THINGS TO DO:
A. Using the article on AI training below, decide whether each statement agrees with it. Answer yes or no for each, and quote the words that decide it.
(i) The training method was presented at the NeurIPS Conference in December 2025.
(ii) Under the team's approach, a model that reaches the right answer with wrong logic is still rewarded.
(iii) The method gives every training example the same weight.
B. Translate this sentence from the article on AI training below into Spanish: "Traditionally, AI models are rewarded only for getting the right answer."

Engineers at the University of California San Diego have developed a new way to train artificial intelligence systems to solve complex problems more reliably, particularly those that require interpreting both text and images. In widely used tests to evaluate mathematical reasoning, AI models trained with this method outperformed others in solving math word problems containing visual elements like charts and diagrams.
The work could give rise to more capable AI tutors that walk students through solutions step by step while checking their logic along the way. It could also provide more reliable automated analysis of business reports, complex charts or scientific papers — and do so with reduced risk of fabricated information or incorrect interpretations.
Researchers presented the new training method at the NeurIPS Conference that was held in December 2025.
The method has two main features: it evaluates how AI models reason through problems instead of just checking whether their final answers are correct, and it evaluates the quality of training data so that higher-quality examples carry more weight during learning.
Traditionally, AI models are rewarded only for getting the right answer. "They are graded much like students taking a multiple-choice test," said study senior author Pengtao Xie, professor in the Department of Electrical and Computer Engineering at the UC San Diego Jacobs School of Engineering. "If they select the right answer, they still receive full credit, even if they guessed." In contrast, his team's approach grades the model for showing its work. "It gets rewarded for thinking logically, step by step, rather than just guessing correctly," Xie said. "If it gets the right answer using the wrong logic, it doesn't get rewarded."
This shift from asking, "Did the AI get it right?" to "Did the AI think it through?" could provide the safety net needed for high-stakes applications like medical diagnosis, financial analysis and engineering, he added.

DATA EXTRACT:
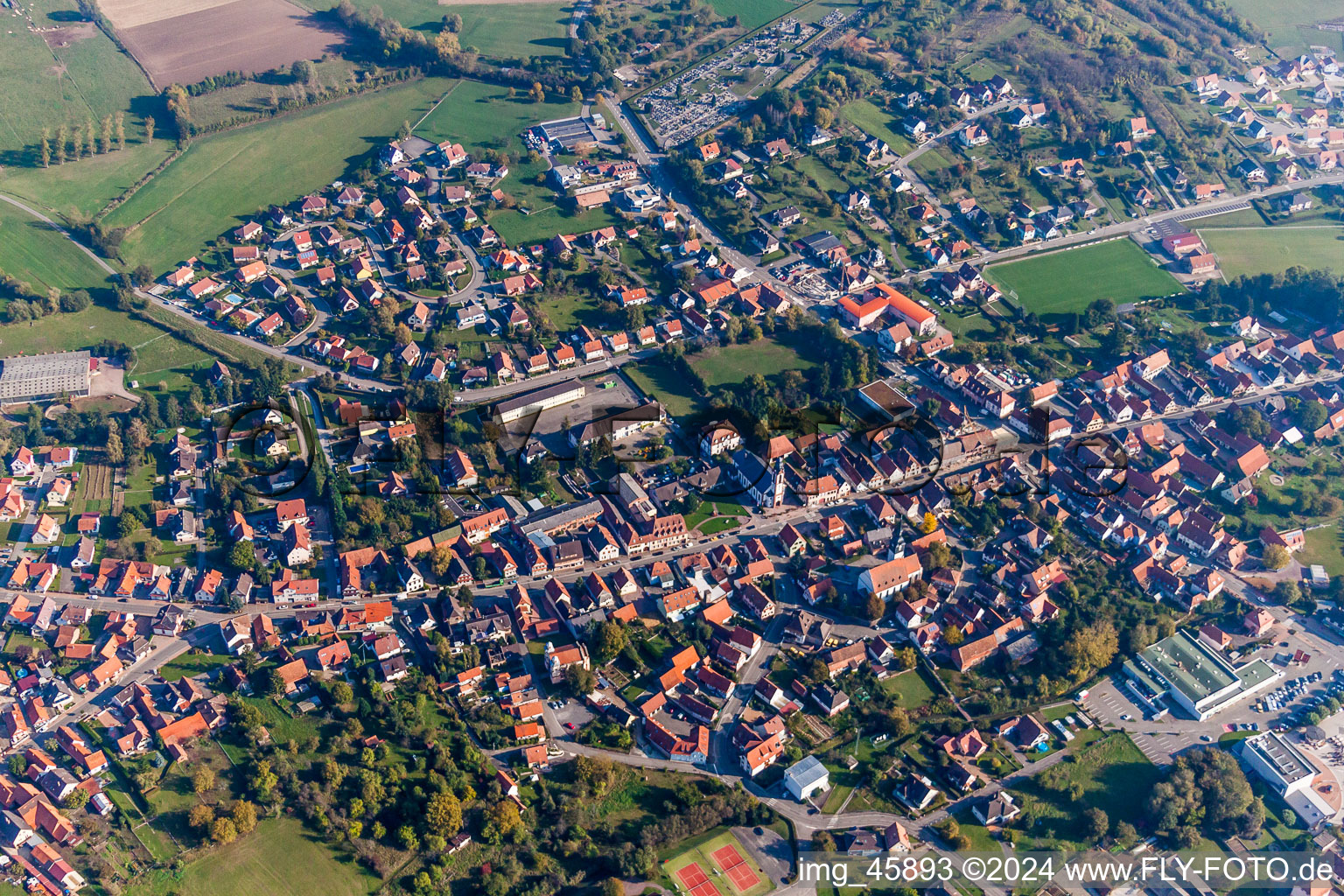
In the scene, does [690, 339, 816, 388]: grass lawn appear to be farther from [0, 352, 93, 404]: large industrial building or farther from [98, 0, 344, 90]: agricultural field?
[98, 0, 344, 90]: agricultural field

ANSWERS FOR THE TASKS:
A.
(i) Yes: "Researchers presented the new training method at the NeurIPS Conference that was held in December 2025."
(ii) No: "If it gets the right answer using the wrong logic, it doesn't get rewarded."
(iii) No: "it evaluates the quality of training data so that higher-quality examples carry more weight during learning."

B. Tradicionalmente, los modelos de IA solo reciben recompensa por obtener la respuesta correcta.